Dès qu’il y a un grain de sable dans la machine, nos enfants sont les premiers à trinquer

«Nous ne leur envoyons pas le bon message en ne leur proposant que du système D », glisse Barbara, maman d’une enfant sourde. « Ma fille vit la situation à sa façon. Cela s’exprime avec de la frustration et de la colère. C’est une petite fille colérique », plaide-t-elle en souriant. « Les enfants se posent des questions sur l’accessibilité. Ils voient bien qu’ils n’ont pas les mêmes droits que leurs frères et sœurs entendants. Ma fille me demande déjà où elle ira au collège, alors qu’elle n’est qu’en CM1. Ma fille aînée, elle, ne m’avait jamais posé cette question. Toutes ces rentrées perturbées, et le confinement qui a été dur à gérer, ça fait beaucoup » énumère la maman.

Des rentrées des classes déjà houleuses

Comment la classe s’est-elle retrouvée sans enseignant ? En février 2018, l’enseignante en LSF quitte son poste. « Elle n’en pouvait plus de gérer cinq niveaux de classe à la fois », se remémore Kim Bouveret. S’en suit cinq mois avec un professeur « qui n’était ni formé en pédagogie sourde, ni en enseignement signé » selon ses dires – avant l’arrivée d’Anouchka Arroyo à la rentrée suivante.
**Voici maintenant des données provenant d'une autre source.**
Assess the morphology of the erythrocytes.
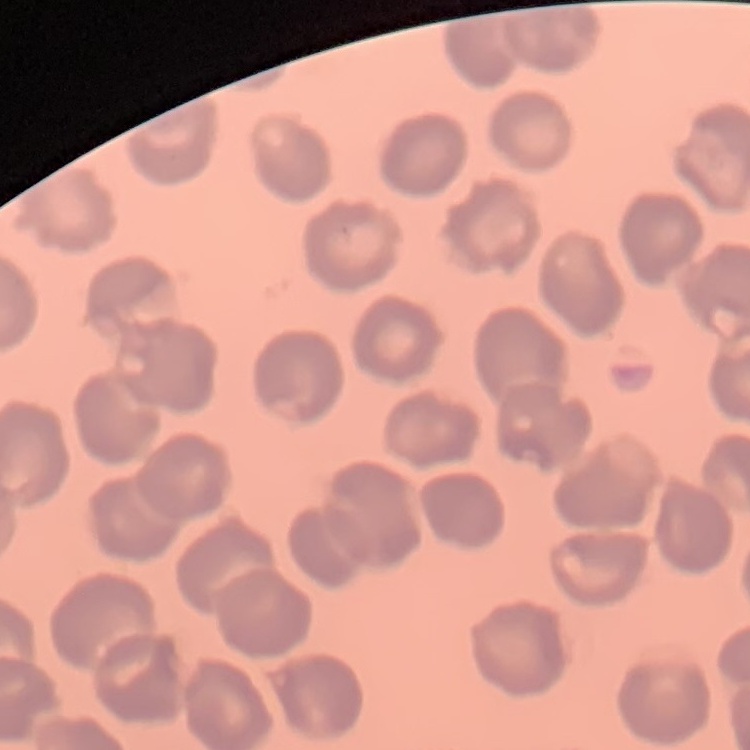

They show no rouleaux formation.

Square crop of a larger photomicrograph. Thin peripheral smear. Stained with either Field's or Giemsa.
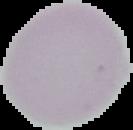
Summary:
  - Image size: 133×130 pixels
  - Preparation: thin blood film
  - Malaria status: uninfected
  - Image type: cell region segmented out of the field of view; surrounding area masked to black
State which cell type is depicted.
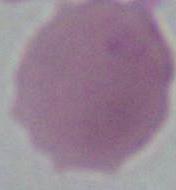

An erythrocyte.

Micrograph. Captured at 1000x magnification.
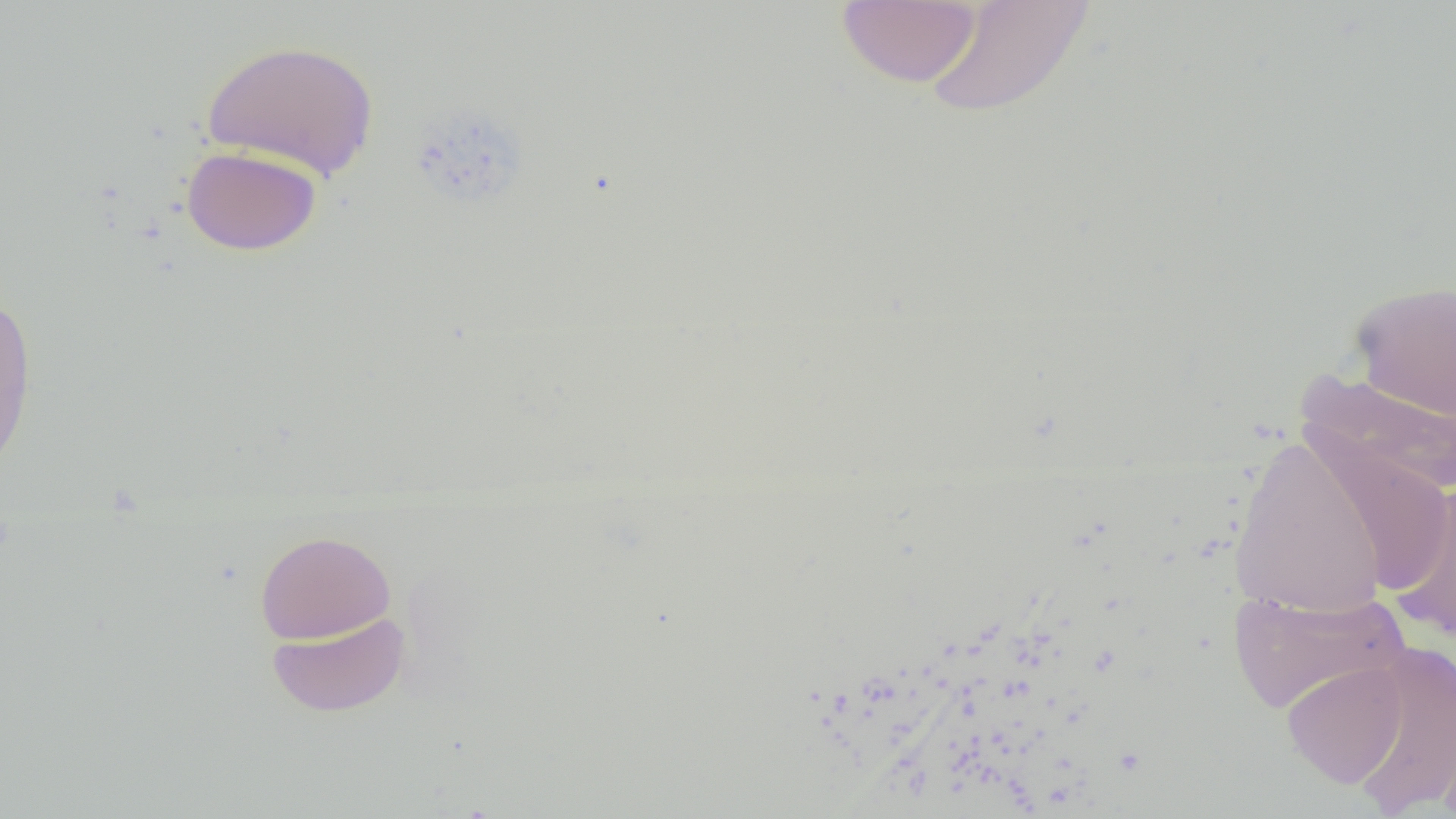
Approximate bounding boxes as (x1,y1)-(x2,y2) corner pairs in pixels. Uninfected red blood cell locations: (837,1)-(982,88), (922,1)-(1097,120), (200,38)-(380,180), (181,146)-(322,255), (1348,279)-(1456,422), (0,290)-(38,478), (1297,368)-(1456,499), (1303,432)-(1454,594), (1230,433)-(1388,619), (1391,481)-(1456,644), (255,529)-(396,644), (1228,586)-(1409,714), (267,611)-(410,717), (1347,644)-(1455,814), (1282,660)-(1407,788), (1436,702)-(1456,819). Slide-level diagnosis: negative for blood parasites. Image is 1456×819 pixels. Thin blood film. Optical microscopy. 1000x magnification. Single field of view.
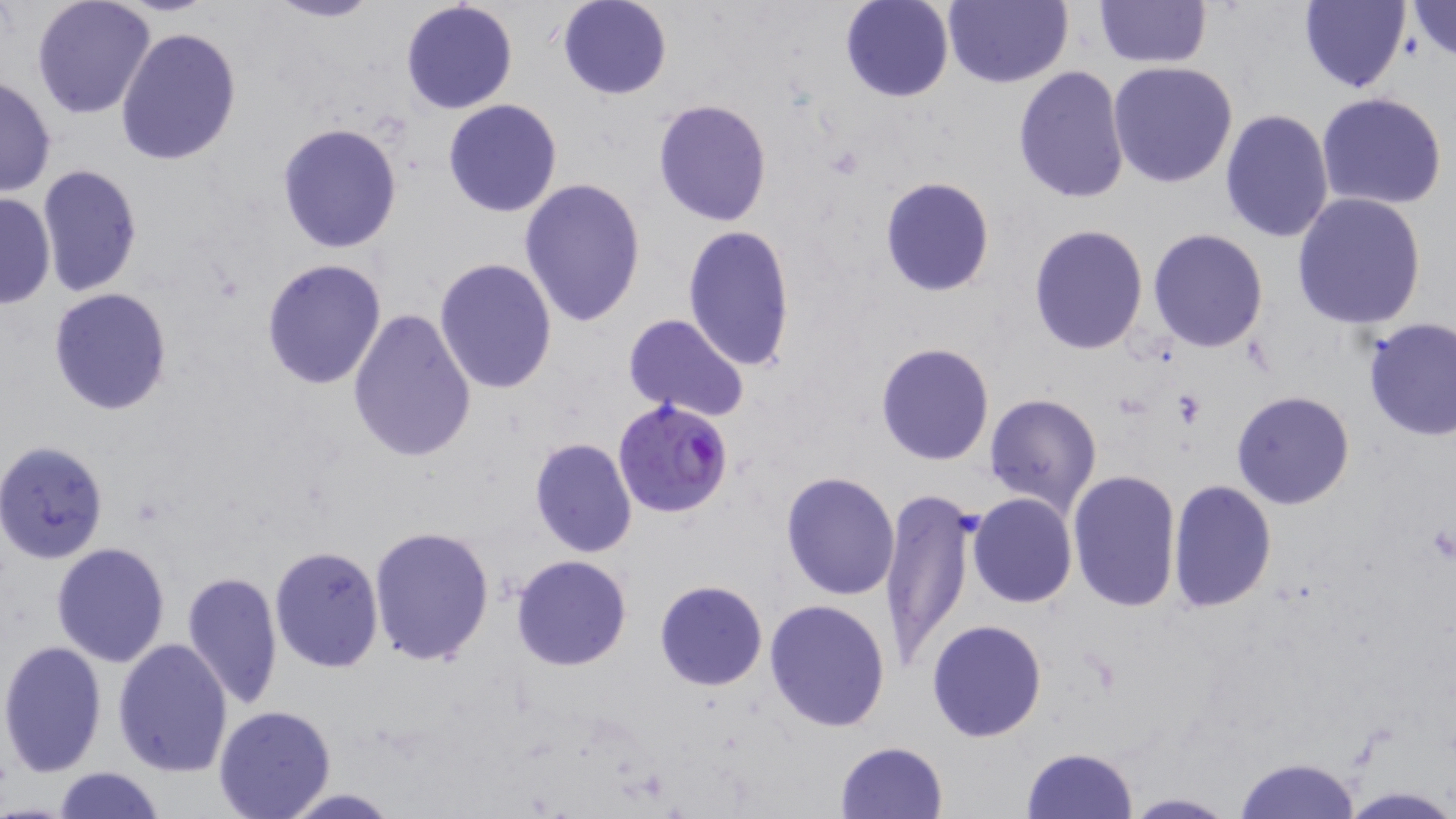
Summary:
  - Coordinate format: approximate bounding boxes as (x1, y1, x2, y2) in pixels
  - Uninfected red blood cell locations: (31, 0, 157, 120), (261, 0, 384, 24), (943, 0, 1072, 88), (399, 1, 520, 115), (557, 1, 672, 100), (840, 1, 954, 103), (1094, 1, 1213, 69), (1298, 1, 1410, 93), (1403, 2, 1456, 64), (114, 25, 240, 166), (1108, 62, 1239, 188), (1012, 67, 1130, 204), (1, 75, 58, 198), (1316, 92, 1448, 210), (652, 98, 774, 227), (443, 100, 563, 219), (1219, 108, 1335, 243), (277, 122, 403, 253), (37, 164, 142, 296), (878, 176, 995, 296), (518, 179, 647, 328), (0, 191, 55, 310), (1289, 192, 1428, 329), (1028, 223, 1147, 357), (681, 224, 796, 370), (1148, 229, 1269, 352), (260, 257, 388, 392), (434, 257, 559, 395), (48, 287, 174, 415), (348, 307, 477, 462), (621, 313, 749, 423), (1361, 317, 1455, 442), (874, 342, 995, 467), (1231, 391, 1355, 510), (983, 393, 1102, 517), (528, 437, 638, 557), (0, 440, 109, 563), (1066, 469, 1182, 613), (781, 470, 901, 601), (1168, 479, 1278, 614), (879, 488, 977, 664), (968, 493, 1078, 608), (368, 526, 496, 667), (51, 542, 170, 666), (269, 545, 384, 673), (511, 554, 633, 671), (180, 570, 284, 710), (653, 579, 769, 691), (764, 599, 892, 733), (926, 619, 1048, 742), (0, 639, 108, 778), (113, 639, 233, 778), (213, 705, 338, 819), (833, 740, 948, 819), (1023, 746, 1138, 818), (1231, 757, 1363, 818), (51, 766, 165, 819), (1336, 786, 1456, 818), (275, 788, 407, 818), (1118, 792, 1238, 818)
  - Platelet locations: (1171, 391, 1205, 426)
  - Plasmodium falciparum-infected red blood cell locations: (612, 398, 733, 521)
  - Slide-level diagnosis: Plasmodium falciparum
  - Modality: light microscopy
  - Stain: May-Grünwald-Giemsa
  - Field of view: single
  - Image size: 1456×819 pixels
  - Magnification: 1000x
  - Preparation: thin blood smear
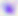

identification: Toxoplasma gondii
modality: micrograph
magnification: 400x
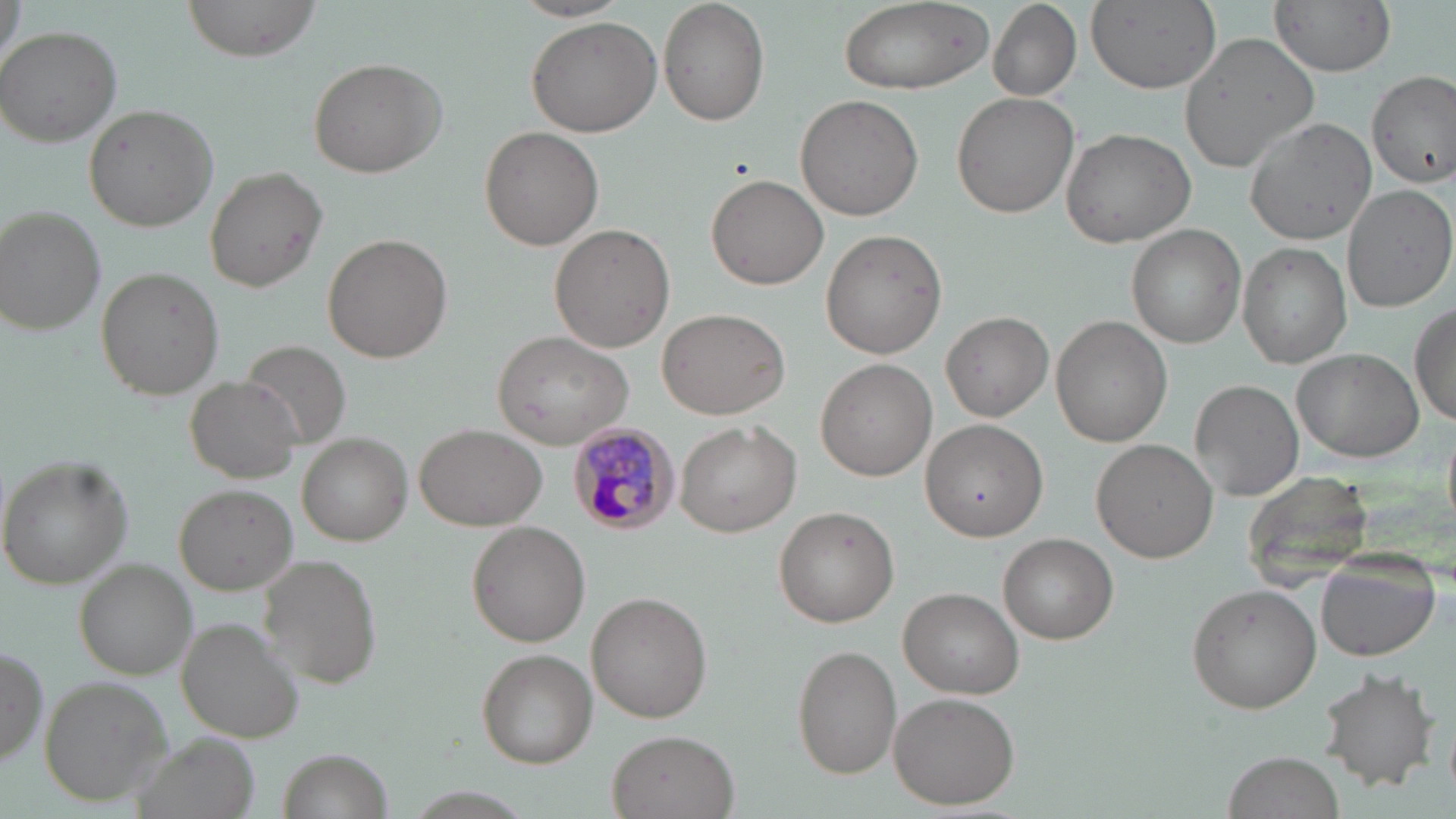 Approximate bounding boxes as named x1/y1/x2/y2 corners in pixels. Plasmodium malariae-infected red blood cell locations: (x1=569, y1=424, x2=683, y2=537). Uninfected red blood cell locations: (x1=1, y1=0, x2=26, y2=71), (x1=178, y1=0, x2=321, y2=62), (x1=837, y1=0, x2=995, y2=96), (x1=1085, y1=0, x2=1221, y2=92), (x1=1272, y1=0, x2=1396, y2=75), (x1=511, y1=1, x2=631, y2=23), (x1=658, y1=2, x2=770, y2=125), (x1=989, y1=3, x2=1082, y2=102), (x1=525, y1=18, x2=661, y2=136), (x1=1, y1=26, x2=123, y2=146), (x1=1178, y1=33, x2=1319, y2=173), (x1=309, y1=57, x2=446, y2=177), (x1=1366, y1=71, x2=1455, y2=187), (x1=952, y1=91, x2=1079, y2=217), (x1=796, y1=94, x2=923, y2=221), (x1=84, y1=104, x2=219, y2=232), (x1=1243, y1=117, x2=1377, y2=245), (x1=479, y1=126, x2=603, y2=250), (x1=1061, y1=127, x2=1196, y2=247), (x1=203, y1=167, x2=326, y2=292), (x1=706, y1=174, x2=829, y2=291), (x1=1343, y1=183, x2=1455, y2=314), (x1=1, y1=207, x2=106, y2=335), (x1=549, y1=224, x2=673, y2=352), (x1=1128, y1=225, x2=1245, y2=347), (x1=819, y1=229, x2=948, y2=360), (x1=325, y1=234, x2=453, y2=362), (x1=1238, y1=244, x2=1350, y2=368), (x1=96, y1=267, x2=225, y2=399), (x1=1412, y1=302, x2=1455, y2=430), (x1=657, y1=307, x2=790, y2=420), (x1=941, y1=311, x2=1053, y2=420), (x1=1051, y1=315, x2=1172, y2=446), (x1=493, y1=331, x2=632, y2=450), (x1=1293, y1=349, x2=1422, y2=460), (x1=815, y1=358, x2=937, y2=481), (x1=186, y1=375, x2=306, y2=483), (x1=1190, y1=378, x2=1303, y2=501), (x1=920, y1=420, x2=1049, y2=545), (x1=674, y1=421, x2=800, y2=536), (x1=415, y1=422, x2=546, y2=532), (x1=298, y1=434, x2=411, y2=545), (x1=1093, y1=437, x2=1221, y2=562), (x1=1, y1=457, x2=133, y2=588), (x1=1242, y1=470, x2=1376, y2=591), (x1=174, y1=484, x2=296, y2=595), (x1=773, y1=506, x2=900, y2=626), (x1=467, y1=520, x2=591, y2=648), (x1=998, y1=533, x2=1117, y2=644), (x1=1316, y1=550, x2=1441, y2=661), (x1=259, y1=554, x2=381, y2=687), (x1=77, y1=560, x2=192, y2=678), (x1=1186, y1=583, x2=1322, y2=712), (x1=899, y1=586, x2=1022, y2=697), (x1=587, y1=592, x2=712, y2=722), (x1=179, y1=616, x2=307, y2=743), (x1=791, y1=645, x2=901, y2=778), (x1=0, y1=646, x2=47, y2=769), (x1=475, y1=649, x2=597, y2=768), (x1=1319, y1=667, x2=1438, y2=791), (x1=39, y1=676, x2=171, y2=806), (x1=888, y1=691, x2=1022, y2=808), (x1=606, y1=729, x2=739, y2=819), (x1=281, y1=750, x2=386, y2=818), (x1=1223, y1=751, x2=1346, y2=819). Slide-level diagnosis: Plasmodium malariae. One field of a larger specimen. May-Grünwald-Giemsa stain. Captured at 1000x magnification. Light microscopy. Image is 1456×819 pixels. Thin blood film.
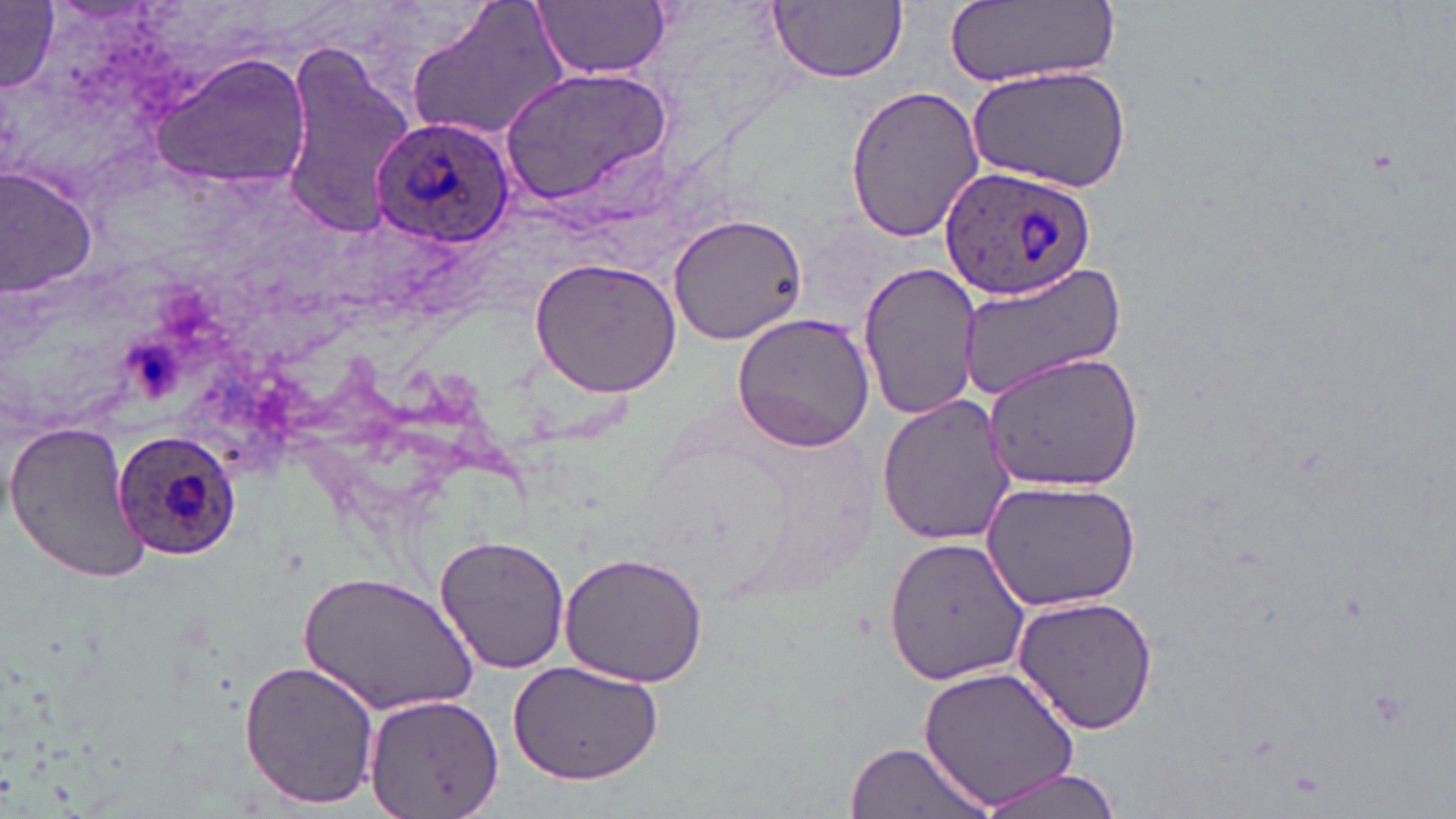 Approximate bounding boxes as (x1, y1, x2, y2) in pixels. Plasmodium ovale-infected red blood cell locations: (370, 115, 516, 247), (940, 166, 1097, 301), (107, 425, 240, 562). Uninfected red blood cell locations: (408, 0, 568, 142), (535, 0, 671, 79), (944, 0, 1117, 87), (767, 1, 906, 83), (0, 3, 60, 96), (280, 47, 413, 232), (152, 56, 313, 194), (967, 63, 1133, 194), (497, 64, 675, 207), (845, 82, 985, 242), (0, 165, 100, 298), (666, 211, 808, 345), (529, 257, 683, 398), (857, 260, 983, 421), (955, 261, 1127, 402), (730, 313, 877, 451), (982, 350, 1143, 493), (876, 392, 1020, 548), (5, 419, 152, 585), (979, 478, 1142, 614), (434, 532, 570, 674), (882, 534, 1032, 688), (557, 550, 710, 688), (301, 571, 476, 717), (1014, 594, 1158, 735), (239, 659, 381, 810), (507, 659, 666, 786), (916, 665, 1080, 807), (363, 694, 502, 819), (843, 739, 992, 819), (975, 768, 1123, 819). Slide-level diagnosis: Plasmodium ovale. Image is 1456×819 pixels. 1000x magnification. Optical microscopy. One field of a larger specimen. Thin blood smear. May-Grünwald-Giemsa stain.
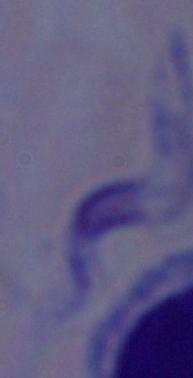
Summary:
  - Identification: trypanosome
  - Magnification: 1000x
  - Modality: photomicrograph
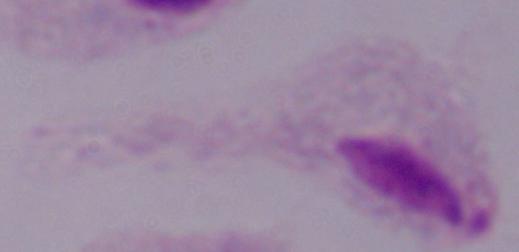
modality: micrograph
identification: trichomonad
magnification: 1000x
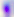 Captured at 400x magnification. Photomicrograph. Toxoplasma gondii is seen.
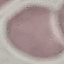
result = no malaria parasites detected
preparation = thin blood smear
image type = cell patch, automatically extracted from a larger field of view and resized to 64 × 64 pixels
stain = Giemsa
capture = smartphone camera at the microscope eyepiece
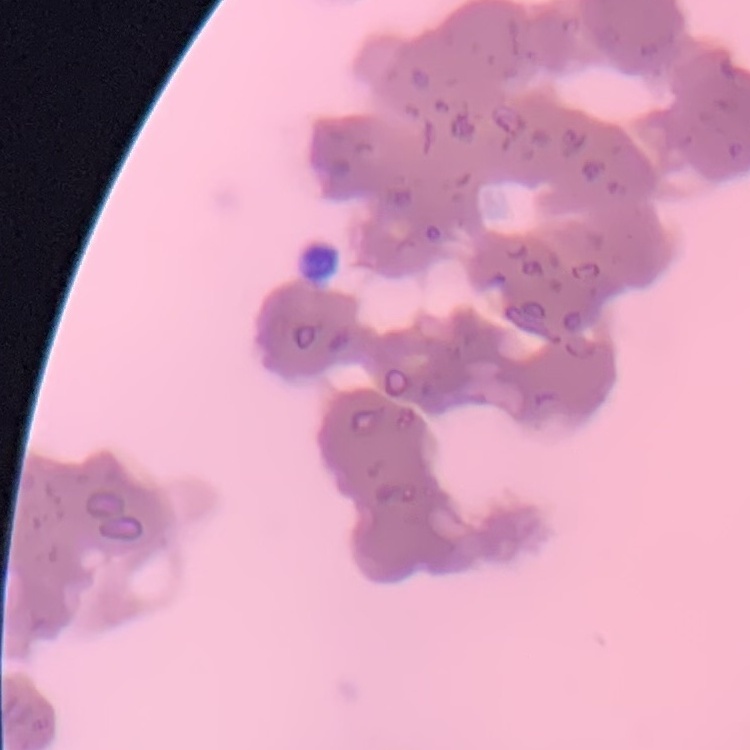 The erythrocytes exhibit rouleaux formation. Thin blood film. Field's or Giemsa stain. Square crop of a larger photomicrograph.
Adjointe administrative de l’Education nationale depuis 2010, Anouchka Arroyo a « toujours rêvé de devenir professeur des écoles ». Elle passe le CRPE (Concours de Recrutement de Professeur des Ecoles) dans des mauvaises conditions, « par [ses] propres moyens car il y avait très peu ou pas d’interprète », échoue, mais ne perd pas espoir. « J’ai été détachée de mon poste administratif et j’ai reçu une dérogation pour enseigner en septembre 2018. Je n’avais aucune idée de combien de temps j’allais être détachée. Jusqu’à mon entretien de juin 2020, où l’on m’a annoncé que ma dérogation arrivait à son terme », explique-t-elle.

Plus possible pour elle donc, d’enseigner à Turenne. « L’Education Nationale devrait être au courant. Là, le rectorat fait comme s’il découvrait le problème », affirme-t-elle. Anouchka est désormais inscrite en Master de Sciences de l’Éducation. Ses cours débutent ce mois-ci, mais la jeune femme se dit prête à retourner sur les bancs de l’école –élémentaire- s’il le faut. Du côté du rectorat de Paris, les entretiens d’embauche se poursuivent pour trouver la perle rare.